*TASK OBJECTIVE*: In the records below, find the line containing "Given the layout"; give it again exactly, along with every line that follows, and nothing else.

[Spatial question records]
BEGIN
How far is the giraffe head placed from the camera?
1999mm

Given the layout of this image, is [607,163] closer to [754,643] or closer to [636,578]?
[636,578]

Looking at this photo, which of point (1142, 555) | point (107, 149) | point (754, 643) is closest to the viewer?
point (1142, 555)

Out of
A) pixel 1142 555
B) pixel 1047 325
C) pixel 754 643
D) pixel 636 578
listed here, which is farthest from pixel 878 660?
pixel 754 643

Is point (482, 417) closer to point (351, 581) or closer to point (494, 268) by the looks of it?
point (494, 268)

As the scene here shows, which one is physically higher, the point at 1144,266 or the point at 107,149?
END
*WORKED SOLUTION*:
Given the layout of this image, is [607,163] closer to [754,643] or closer to [636,578]?
[636,578]

Looking at this photo, which of point (1142, 555) | point (107, 149) | point (754, 643) is closest to the viewer?
point (1142, 555)

Out of
A) pixel 1142 555
B) pixel 1047 325
C) pixel 754 643
D) pixel 636 578
listed here, which is farthest from pixel 878 660?
pixel 754 643

Is point (482, 417) closer to point (351, 581) or closer to point (494, 268) by the looks of it?
point (494, 268)

As the scene here shows, which one is physically higher, the point at 1144,266 or the point at 107,149?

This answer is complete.